— PROVIDED INFORMATION —

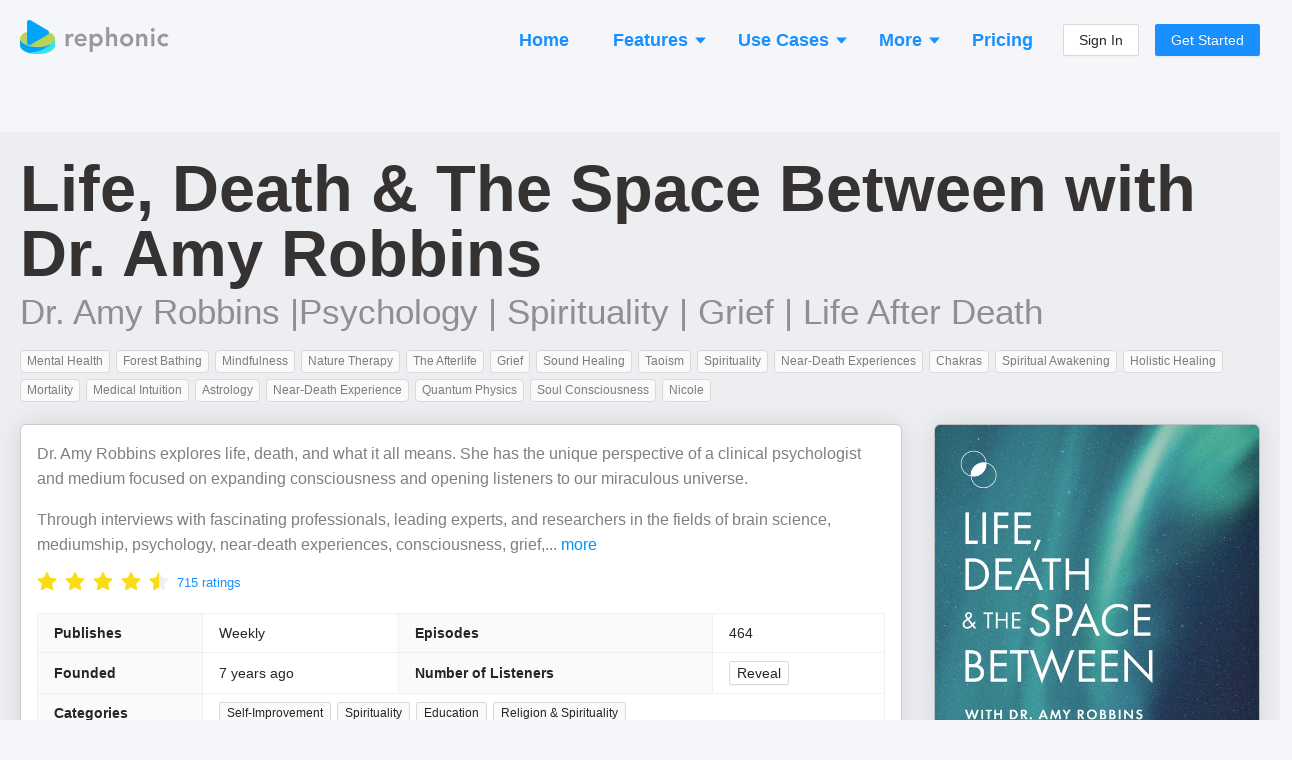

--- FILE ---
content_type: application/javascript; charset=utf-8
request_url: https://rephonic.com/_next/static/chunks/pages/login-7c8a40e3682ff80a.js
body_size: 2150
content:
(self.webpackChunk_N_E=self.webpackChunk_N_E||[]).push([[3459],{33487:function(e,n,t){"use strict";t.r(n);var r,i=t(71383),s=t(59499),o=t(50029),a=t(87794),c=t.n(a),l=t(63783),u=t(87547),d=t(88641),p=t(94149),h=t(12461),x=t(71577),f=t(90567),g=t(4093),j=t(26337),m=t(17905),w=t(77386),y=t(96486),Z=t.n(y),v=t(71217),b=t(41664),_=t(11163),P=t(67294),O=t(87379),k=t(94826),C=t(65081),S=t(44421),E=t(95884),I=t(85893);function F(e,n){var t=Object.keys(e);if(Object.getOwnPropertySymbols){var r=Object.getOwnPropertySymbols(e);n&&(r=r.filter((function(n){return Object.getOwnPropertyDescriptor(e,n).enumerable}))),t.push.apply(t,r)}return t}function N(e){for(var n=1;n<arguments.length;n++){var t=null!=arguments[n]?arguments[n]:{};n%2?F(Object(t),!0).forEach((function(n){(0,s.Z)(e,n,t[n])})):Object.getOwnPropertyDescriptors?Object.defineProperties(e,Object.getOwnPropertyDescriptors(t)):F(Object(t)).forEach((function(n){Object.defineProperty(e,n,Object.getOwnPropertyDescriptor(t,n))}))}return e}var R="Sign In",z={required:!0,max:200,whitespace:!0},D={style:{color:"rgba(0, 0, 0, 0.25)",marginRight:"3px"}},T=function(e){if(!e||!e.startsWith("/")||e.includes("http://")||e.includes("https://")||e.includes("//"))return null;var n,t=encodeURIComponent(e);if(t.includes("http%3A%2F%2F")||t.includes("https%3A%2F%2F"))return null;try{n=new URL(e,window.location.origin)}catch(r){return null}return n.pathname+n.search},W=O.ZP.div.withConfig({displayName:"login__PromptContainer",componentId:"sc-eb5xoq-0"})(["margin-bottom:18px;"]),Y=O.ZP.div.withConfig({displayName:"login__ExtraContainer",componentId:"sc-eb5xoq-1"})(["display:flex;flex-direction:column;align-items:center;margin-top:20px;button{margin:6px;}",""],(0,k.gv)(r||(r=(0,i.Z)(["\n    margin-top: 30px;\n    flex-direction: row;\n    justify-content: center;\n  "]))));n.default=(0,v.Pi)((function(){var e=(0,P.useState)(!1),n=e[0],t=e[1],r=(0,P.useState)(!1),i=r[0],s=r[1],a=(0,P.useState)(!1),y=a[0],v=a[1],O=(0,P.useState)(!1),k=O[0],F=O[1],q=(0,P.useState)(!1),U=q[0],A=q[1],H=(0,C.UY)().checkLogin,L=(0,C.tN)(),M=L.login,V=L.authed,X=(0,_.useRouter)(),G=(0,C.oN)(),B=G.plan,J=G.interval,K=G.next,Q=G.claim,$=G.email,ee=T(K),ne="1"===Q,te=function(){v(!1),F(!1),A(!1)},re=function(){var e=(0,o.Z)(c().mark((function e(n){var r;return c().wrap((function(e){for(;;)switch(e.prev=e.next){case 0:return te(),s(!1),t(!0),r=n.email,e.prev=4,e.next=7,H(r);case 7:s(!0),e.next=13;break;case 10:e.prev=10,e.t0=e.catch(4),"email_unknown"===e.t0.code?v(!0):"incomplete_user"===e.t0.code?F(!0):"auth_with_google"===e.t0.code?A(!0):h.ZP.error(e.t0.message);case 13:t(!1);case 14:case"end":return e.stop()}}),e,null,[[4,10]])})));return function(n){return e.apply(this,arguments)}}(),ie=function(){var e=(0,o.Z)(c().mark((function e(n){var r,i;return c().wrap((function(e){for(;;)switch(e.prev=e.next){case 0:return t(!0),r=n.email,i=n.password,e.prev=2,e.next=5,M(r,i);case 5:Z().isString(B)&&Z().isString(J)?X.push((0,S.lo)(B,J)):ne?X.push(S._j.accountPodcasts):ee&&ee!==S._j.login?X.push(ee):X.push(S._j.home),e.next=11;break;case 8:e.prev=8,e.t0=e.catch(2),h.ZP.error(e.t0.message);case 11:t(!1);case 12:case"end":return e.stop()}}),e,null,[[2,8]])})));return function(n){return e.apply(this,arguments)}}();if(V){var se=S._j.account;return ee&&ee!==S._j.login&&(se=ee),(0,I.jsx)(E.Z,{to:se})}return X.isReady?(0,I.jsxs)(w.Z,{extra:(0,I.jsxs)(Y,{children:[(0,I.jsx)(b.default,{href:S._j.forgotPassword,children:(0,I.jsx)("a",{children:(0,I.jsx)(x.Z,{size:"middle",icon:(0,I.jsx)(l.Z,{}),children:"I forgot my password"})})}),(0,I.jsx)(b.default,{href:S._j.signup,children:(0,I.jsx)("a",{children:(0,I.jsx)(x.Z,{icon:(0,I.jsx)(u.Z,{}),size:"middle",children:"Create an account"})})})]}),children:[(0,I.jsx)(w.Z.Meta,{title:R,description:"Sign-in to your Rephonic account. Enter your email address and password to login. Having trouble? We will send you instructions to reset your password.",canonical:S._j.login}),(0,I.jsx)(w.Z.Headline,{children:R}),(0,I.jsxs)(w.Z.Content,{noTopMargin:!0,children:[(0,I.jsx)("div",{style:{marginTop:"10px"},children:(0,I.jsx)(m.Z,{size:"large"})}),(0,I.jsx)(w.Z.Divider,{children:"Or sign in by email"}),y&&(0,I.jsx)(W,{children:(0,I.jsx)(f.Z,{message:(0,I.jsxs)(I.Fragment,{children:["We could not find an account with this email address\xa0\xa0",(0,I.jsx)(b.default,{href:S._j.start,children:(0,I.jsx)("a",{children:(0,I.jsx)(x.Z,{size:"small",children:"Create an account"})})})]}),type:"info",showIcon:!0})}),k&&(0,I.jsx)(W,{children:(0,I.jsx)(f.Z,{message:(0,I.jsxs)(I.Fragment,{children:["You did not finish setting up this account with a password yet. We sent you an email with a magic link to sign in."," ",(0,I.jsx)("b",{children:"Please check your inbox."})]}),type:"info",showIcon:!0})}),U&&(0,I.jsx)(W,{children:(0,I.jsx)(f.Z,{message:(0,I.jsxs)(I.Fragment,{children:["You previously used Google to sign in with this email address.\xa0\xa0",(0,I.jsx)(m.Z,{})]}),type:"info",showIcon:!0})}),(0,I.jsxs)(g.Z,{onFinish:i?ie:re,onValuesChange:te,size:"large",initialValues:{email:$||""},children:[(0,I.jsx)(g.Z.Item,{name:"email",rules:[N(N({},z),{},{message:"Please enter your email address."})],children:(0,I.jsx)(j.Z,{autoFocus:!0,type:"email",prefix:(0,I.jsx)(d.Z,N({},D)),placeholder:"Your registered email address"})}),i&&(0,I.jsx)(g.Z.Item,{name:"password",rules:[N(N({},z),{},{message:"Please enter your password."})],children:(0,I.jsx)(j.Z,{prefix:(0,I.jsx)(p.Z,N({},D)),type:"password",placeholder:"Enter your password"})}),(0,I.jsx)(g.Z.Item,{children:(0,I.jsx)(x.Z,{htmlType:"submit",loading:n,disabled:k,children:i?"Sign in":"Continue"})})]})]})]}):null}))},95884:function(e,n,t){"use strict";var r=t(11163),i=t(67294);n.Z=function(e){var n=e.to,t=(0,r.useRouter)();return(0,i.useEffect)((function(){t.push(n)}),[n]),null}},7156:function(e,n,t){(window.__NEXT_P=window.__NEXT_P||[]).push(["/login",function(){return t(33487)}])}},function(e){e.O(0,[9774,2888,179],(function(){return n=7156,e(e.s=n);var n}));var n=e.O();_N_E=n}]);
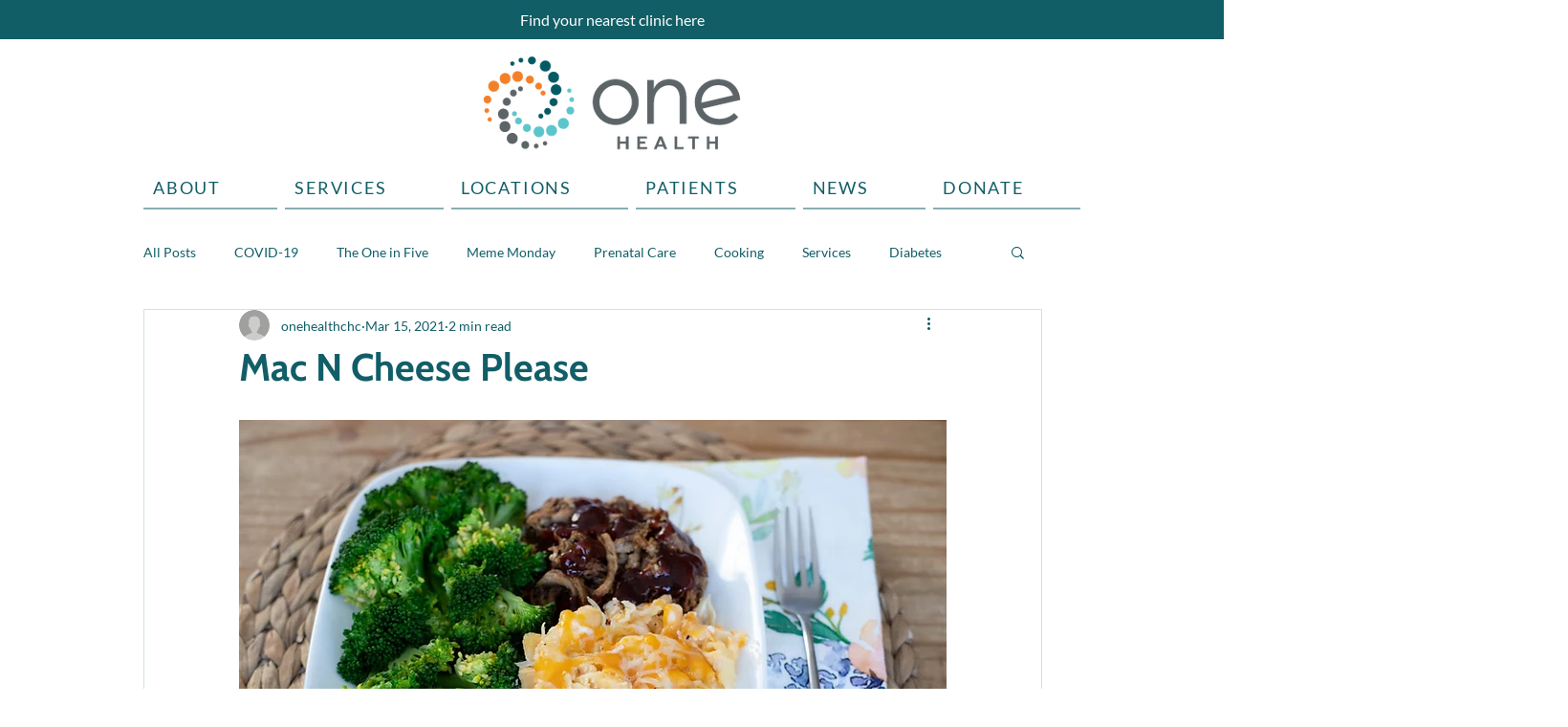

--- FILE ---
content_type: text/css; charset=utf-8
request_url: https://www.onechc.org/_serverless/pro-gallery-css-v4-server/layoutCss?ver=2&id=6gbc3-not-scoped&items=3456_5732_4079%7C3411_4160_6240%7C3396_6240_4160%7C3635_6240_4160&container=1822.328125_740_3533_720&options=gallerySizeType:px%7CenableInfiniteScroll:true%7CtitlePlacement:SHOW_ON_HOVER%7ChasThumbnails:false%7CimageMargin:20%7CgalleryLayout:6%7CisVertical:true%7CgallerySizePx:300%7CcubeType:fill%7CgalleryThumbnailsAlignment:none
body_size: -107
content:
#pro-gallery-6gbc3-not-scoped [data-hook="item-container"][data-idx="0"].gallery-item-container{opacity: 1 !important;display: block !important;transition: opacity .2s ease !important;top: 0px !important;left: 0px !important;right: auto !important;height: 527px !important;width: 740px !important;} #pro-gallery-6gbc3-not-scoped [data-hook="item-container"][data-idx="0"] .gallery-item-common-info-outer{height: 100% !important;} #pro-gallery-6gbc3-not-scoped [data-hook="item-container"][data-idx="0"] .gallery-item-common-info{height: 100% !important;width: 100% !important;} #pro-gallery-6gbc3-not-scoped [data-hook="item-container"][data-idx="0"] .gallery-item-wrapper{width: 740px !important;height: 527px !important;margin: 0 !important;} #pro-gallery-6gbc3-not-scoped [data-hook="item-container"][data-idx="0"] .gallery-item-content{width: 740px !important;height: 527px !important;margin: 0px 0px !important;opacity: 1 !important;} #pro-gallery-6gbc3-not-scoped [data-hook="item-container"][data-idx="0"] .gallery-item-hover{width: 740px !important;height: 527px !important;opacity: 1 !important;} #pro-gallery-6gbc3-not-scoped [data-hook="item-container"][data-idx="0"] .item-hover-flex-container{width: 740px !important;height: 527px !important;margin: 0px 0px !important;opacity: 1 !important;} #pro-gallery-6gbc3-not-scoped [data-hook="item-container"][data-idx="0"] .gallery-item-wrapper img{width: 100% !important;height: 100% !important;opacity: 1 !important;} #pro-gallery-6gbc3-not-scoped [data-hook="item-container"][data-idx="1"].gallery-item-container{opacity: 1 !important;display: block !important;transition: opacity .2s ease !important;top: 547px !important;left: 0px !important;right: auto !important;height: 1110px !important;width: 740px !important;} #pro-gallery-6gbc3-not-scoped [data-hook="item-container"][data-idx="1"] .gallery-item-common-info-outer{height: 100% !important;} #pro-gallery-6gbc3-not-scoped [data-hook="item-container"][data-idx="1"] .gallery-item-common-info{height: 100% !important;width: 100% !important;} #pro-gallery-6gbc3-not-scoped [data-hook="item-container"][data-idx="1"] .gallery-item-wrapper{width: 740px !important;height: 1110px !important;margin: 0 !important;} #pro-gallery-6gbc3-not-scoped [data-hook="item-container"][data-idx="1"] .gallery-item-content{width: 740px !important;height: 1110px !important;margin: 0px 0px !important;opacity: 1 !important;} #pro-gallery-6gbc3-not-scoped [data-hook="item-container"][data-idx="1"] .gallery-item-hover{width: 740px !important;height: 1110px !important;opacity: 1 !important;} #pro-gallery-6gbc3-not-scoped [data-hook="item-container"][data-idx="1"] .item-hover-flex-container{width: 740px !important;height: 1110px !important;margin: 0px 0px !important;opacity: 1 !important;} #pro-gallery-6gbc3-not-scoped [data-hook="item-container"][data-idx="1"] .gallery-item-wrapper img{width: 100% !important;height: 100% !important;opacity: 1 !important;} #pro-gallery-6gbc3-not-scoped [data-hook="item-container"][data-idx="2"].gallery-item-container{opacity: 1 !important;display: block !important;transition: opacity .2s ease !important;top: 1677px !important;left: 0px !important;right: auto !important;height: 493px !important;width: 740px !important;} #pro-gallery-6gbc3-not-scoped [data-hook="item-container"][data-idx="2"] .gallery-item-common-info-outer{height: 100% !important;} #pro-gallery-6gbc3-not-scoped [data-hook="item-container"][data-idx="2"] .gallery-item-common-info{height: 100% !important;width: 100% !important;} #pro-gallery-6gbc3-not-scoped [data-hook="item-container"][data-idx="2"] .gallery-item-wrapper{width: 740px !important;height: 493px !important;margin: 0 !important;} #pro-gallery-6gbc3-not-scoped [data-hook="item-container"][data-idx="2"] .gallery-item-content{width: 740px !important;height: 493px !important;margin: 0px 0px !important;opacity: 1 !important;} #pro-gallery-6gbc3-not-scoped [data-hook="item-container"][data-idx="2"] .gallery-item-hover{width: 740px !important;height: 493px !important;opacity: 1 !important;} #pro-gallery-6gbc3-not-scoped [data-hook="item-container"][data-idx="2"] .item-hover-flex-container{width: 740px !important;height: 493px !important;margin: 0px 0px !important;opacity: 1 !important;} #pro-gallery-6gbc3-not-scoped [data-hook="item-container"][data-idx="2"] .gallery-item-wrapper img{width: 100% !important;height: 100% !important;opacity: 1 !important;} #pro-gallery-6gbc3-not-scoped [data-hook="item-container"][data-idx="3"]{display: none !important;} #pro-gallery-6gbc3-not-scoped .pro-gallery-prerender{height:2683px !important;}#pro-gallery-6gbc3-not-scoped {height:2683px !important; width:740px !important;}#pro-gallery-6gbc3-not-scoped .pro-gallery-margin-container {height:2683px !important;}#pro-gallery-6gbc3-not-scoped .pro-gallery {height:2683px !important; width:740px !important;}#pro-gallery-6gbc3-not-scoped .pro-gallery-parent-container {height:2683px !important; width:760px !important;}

— DESCRIPTION OF THE TASK —
All lines above that contain the word "charset" are to be copied.

— SOLUTION —
content_type: application/javascript; charset=utf-8
content_type: text/css; charset=utf-8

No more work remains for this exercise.